Copyright Amazon.com, Inc. or its affiliates. All Rights Reserved.
SPDX-License-Identifier: CC-BY-SA-4.0

Define Metrics

Note
When you use one of the Amazon SageMaker built-in algorithms, you don’t need to define metrics. Built-in algorithms automatically send metrics to hyperparameter tuning. You do need to choose one of the metrics that the built-in algorithm emits as the objective metric for the tuning job. For a list of metrics that a built-in algorithm emits, see the Metrics table for the algorithm in Use Amazon SageMaker Built-in Algorithms.

To optimize hyperparameters for a machine learning model, a tuning job evaluates the training jobs it launches by using a metric that the training algorithm writes to logs. Amazon SageMaker hyperparameter tuning parses your algorithm’s stdout and stderr streams to find algorithm metrics, such as loss or validation-accuracy, that show how well the model is performing on the dataset

Note
These are the same metrics that Amazon SageMaker sends to CloudWatch Logs. For more information, see Log Amazon SageMaker Events with Amazon CloudWatch.

If you use your own algorithm for hyperparameter tuning, make sure that your algorithm emits at least one metric by writing evaluation data to stderr or stdout.

Note
Hyperparameter tuning sends an additional hyperparameter, _tuning_objective_metric to the training algorithm. This hyperparameter specifies the objective metric being used for the hyperparameter tuning job, so that your algorithm can use that information during training.

You can define up to 20 metrics for your tuning job to monitor. You choose one of those metrics to be the objective metric, which hyperparameter tuning uses to evaluate the training jobs. The hyperparameter tuning job returns the training job that returned the best value for the objective metric as the best training job.

You define metrics for a tuning job by specifying a name and a regular expression for each metric that your tuning job monitors. Design the regular expressions to capture the values of metrics that your algorithm emits.
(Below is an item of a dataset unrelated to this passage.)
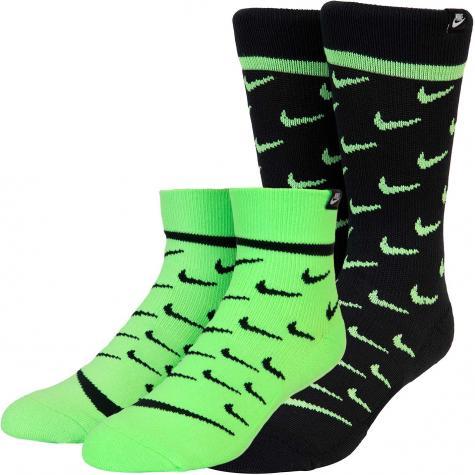 Nike Heritage SNEAKR Ankle Socken 2er Pack schwarz/grün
You pass these metrics to the CreateHyperParameterTuningJob operation in the TrainingJobDefinition parameter as the MetricDefinitions field of the AlgorithmSpecification field.

The following example defines 4 metrics:

=[
    {
        "Name": "loss",
        "Regex": "Loss = (.*?);",
    },
    {
        "Name": "ganloss",
        "Regex": "GAN_loss=(.*?);",
    },    
    {
        "Name": "discloss",
        "Regex": "disc_train_loss=(.*?);",
    },    
    {
        "Name": "disc-combined",
        "Regex": "disc-combined=(.*?);",
    },    
]

The following is an example of the log that the algorithm writes:

GAN_loss=0.138318;  Scaled_reg=2.654134; disc:[-0.017371,0.102429] real 93.3% gen 0.0% disc-combined=0.000000; disc_train_loss=1.374587;  Loss = 16.020744;  Iteration 0 took 0.704s;  Elapsed=0s

Use the regular expression (regex) to match the algorithm’s log output and capture the numeric values of metrics. For example, in the regex for the loss metric defined above, the first part of the regex finds the exact text “Loss =”, and the expression (.*?); captures zero or more of any character until the first semicolon character. In this expression, the parenthesis tell the regex to capture what is inside them, . means any character, * means zero or more, and ? means capture only until the first instance of the ; character.

Choose one of the metrics that you define as the objective metric for the tuning job. If you are using the API, specify the value of the name key in the HyperParameterTuningJobObjective field of the HyperParameterTuningJobConfig parameter that you send to the CreateHyperParameterTuningJob operation.